Changes in the Morphology of Myelin Sheaths and the Contents of Lipids and Proteins

Myelin has an unusual lipid composition — the lipid-to-protein ratio in the myelin membrane is the reverse of other cellular membranes. The molar ratio of cholesterol, phospholipids, galactolipids, and plasmalogens in myelin is approximately 2:2:1:1, respectively (Norton and Poduslo, 1973; Nave and Werner, 2014). Phospholipids are essential for the adhesive properties of myelin, and decreased phospholipid content results in phospholipid disarrangement. Based on the fact, the demyelination process can be monitored using Luxol Fast Blue (LFB), a Cu-Ti dye that interacts with phospholipids. When the optic nerve cross-sections are stained with LFB, the myelin sheaths appear as ring- or strip-shaped structures stained in blue, while other parts are transparent (Jennings and Carroll, 2015; Renner et al., 2017).
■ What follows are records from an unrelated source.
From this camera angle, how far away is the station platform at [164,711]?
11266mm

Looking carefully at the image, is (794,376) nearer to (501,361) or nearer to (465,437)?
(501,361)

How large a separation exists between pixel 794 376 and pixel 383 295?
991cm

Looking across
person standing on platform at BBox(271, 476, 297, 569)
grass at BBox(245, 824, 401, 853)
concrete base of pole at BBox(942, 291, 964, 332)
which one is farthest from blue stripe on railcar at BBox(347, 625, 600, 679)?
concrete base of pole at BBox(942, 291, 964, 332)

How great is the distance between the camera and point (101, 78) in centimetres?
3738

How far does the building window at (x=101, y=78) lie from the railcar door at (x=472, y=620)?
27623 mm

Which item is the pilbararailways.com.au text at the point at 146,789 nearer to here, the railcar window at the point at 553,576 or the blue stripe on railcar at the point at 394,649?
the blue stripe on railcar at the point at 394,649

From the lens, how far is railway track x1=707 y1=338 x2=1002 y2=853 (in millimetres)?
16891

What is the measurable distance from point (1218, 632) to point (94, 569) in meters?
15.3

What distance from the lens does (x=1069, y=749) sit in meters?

During demyelination, the contents of myelin proteins, such as MBP and myelin oligodendrocyte glycoprotein (MOG), are dramatically decreased in the myelin sheaths (Renner et al., 2017). These protein components play a critical role in the compaction of myelin sheaths. The interaction of MBP with the cytosolic membrane surfaces allows MBP to switch from an intrinsically unstructured polypeptide chain to a tightly packed protein phase, which could make a tight bond between cytoplasmic surfaces. The highly condensed cytoplasmic surfaces can be observed under EM as major dense lines (Stadelmann et al., 2019). MOG, located on the surface of myelin sheaths and oligodendrocyte processes, is crucial for the structural maintenance of the myelin sheath, especially compaction (Brunner et al., 1989). PLP is a transmembrane protein in myelin and a candidate for the tight apposition of membrane sheaths due to its hydrophilic extracellular domains (Slavin et al., 1997; Stadelmann et al., 2019). When demyelination occurs, the transcription and translation of these proteins such as MBP and MOG are affected, which could be detected by immunofluorescence and RT-qPCR (Renner et al., 2017).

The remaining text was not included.